Through this learning experience, they were quickly steeped in our competencies, specifically agency, quantitative reasoning, and collaboration. We supported learners in discovering how they self-manage their schedules, and how they invite their groupmates to collaborate during their non-lesson blocks. Not only did learners have to honor their commitments according to their schedule, but they worked hand-in-hand with new teammates on a complex and public task. Through this, they learned how to build the libraries, explored different ways to source books, built interpersonal and project management skills, and so much more.
At the end of these four weeks, many of the Little Free Libraries were delivered, and a handful were not—and that’s an outcome that we anticipate and celebrate! Because the emphasis was on “How we Embark,” their reflections on learning were the ultimate product of the experience.

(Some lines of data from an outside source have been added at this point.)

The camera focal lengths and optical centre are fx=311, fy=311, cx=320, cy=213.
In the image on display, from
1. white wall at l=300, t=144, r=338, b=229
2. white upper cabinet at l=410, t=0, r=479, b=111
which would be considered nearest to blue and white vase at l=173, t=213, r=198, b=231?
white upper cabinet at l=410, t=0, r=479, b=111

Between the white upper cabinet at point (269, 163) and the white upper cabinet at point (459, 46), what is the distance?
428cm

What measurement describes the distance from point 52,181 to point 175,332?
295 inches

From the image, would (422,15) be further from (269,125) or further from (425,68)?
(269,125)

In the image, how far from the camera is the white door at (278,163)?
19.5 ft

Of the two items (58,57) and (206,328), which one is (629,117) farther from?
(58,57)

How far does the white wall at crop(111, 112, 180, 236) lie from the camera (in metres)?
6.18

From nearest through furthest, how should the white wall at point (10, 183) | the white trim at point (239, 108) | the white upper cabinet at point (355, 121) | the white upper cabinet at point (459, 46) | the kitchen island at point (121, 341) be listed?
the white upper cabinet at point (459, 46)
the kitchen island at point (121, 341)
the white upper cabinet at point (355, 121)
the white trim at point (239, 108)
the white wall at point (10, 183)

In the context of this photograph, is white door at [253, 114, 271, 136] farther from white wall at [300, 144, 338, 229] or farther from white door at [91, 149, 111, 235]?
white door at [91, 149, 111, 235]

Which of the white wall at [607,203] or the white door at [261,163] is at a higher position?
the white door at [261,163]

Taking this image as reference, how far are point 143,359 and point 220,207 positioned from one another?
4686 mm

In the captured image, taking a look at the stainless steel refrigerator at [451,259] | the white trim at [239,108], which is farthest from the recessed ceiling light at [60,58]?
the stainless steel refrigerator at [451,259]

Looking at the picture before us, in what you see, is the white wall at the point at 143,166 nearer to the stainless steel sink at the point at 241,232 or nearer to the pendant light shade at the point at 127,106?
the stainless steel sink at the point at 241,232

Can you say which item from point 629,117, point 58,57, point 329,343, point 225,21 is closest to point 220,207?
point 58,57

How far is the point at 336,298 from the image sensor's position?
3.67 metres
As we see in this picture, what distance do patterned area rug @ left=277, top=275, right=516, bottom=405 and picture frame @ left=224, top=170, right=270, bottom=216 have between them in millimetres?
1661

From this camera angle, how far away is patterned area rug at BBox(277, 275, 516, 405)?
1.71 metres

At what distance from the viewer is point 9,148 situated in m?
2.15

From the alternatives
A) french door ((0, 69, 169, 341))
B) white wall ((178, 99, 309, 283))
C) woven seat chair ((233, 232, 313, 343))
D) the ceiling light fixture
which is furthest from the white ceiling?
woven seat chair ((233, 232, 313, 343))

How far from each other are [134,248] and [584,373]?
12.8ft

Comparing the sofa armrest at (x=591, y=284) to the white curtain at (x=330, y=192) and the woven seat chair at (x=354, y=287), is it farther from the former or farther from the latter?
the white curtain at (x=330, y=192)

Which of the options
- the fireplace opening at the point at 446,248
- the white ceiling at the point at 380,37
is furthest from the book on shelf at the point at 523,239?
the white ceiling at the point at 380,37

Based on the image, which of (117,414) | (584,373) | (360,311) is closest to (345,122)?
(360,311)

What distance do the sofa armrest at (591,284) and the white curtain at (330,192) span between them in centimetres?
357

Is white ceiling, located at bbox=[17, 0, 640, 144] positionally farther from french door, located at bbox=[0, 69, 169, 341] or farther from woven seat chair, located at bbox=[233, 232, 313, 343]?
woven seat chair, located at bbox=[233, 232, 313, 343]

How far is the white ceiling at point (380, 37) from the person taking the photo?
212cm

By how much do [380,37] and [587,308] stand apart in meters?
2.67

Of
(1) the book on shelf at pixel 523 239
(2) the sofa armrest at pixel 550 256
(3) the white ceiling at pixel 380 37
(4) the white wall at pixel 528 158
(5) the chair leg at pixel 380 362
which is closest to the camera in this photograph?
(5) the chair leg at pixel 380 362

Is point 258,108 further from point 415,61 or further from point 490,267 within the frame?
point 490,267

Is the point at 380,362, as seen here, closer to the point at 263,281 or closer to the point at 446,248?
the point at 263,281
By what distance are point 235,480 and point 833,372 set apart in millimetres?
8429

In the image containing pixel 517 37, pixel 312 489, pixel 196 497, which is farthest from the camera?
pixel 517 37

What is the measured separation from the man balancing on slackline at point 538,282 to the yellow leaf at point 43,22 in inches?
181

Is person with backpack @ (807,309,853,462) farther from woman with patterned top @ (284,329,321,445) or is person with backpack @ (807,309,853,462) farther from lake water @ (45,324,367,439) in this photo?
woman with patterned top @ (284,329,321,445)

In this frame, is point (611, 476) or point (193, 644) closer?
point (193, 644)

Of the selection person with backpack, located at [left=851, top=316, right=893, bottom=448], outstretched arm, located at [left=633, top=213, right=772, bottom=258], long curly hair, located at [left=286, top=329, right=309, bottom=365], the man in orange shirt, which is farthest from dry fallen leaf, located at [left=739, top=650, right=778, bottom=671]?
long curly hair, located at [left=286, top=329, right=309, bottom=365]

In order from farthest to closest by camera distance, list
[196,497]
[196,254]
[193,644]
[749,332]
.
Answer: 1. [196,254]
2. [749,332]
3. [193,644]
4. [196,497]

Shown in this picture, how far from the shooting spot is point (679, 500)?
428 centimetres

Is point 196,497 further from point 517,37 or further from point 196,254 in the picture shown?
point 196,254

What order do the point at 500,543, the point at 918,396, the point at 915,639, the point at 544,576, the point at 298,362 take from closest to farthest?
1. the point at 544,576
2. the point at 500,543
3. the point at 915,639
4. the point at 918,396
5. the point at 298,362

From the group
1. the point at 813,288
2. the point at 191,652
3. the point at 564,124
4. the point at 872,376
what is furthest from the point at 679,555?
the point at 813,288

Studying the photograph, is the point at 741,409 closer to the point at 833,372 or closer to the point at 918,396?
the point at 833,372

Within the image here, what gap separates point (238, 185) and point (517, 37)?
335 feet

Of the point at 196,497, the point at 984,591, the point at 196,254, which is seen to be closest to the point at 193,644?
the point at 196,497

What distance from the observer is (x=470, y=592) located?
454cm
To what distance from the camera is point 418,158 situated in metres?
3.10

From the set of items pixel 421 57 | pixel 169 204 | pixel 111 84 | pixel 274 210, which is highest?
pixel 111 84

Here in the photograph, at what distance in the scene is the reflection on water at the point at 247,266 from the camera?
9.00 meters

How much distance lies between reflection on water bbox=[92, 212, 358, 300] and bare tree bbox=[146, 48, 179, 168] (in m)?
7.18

At the beginning of each school year, we repeat the same theme knowing that the product and process may change slightly. To kick off the 2023-2024 school year, learners had the choice to either revamp and redesign one of our learning spaces or use design thinking to create the first-ever Embark swag. With a professional budget, learners applied their quantitative reasoning and agency to make a true impact on their learning environment!
Building Supportive Relationships
Aside from the lessons our young people are learning, we have also found immense value in both advisory and learner-educator one-on-one conferences. In our weekly, grade-level advisory, we specifically support learners’ use of their Google Calendar and how they might best use an Eisenhower Matrix to inform the decisions of what work to prioritize and when. We also use this time to unpack the feedback they receive through our learning management system and set goals around how to improve based on guidance given by educators.
Outside of this group meeting, each learner has an advisor who will stay with them for the entirety of their tenure at Embark. In their first year, they have a weekly advisory conference where they receive the full attention and care of an Embark educator. These conferences are intentionally differentiated to serve any and all needs that a learner might be facing—from addressing learning differences, to identifying personal passions, to discussing a learner’s home life. At the beginning of the year, the topic is often around how a learner might best schedule their days, where they could choose to complete work, or how they can seek a peer or an adult for help.
By the end of this first learning experience, all of our learners have made great progress at understanding “How we Embark.” Yet, we know that each human is on their own trajectory and path. They grow tremendously during this short period of time, but that growth is only a blip on their journey of courageously inquiring, engaging, and discovering a sense of self at Embark.
“Back to school” might look different here, but so does everything else at Embark. We find that providing learners the tools to harness the radical trust they’re given at Embark not only sets them up for success in the years ahead, but for a lifetime.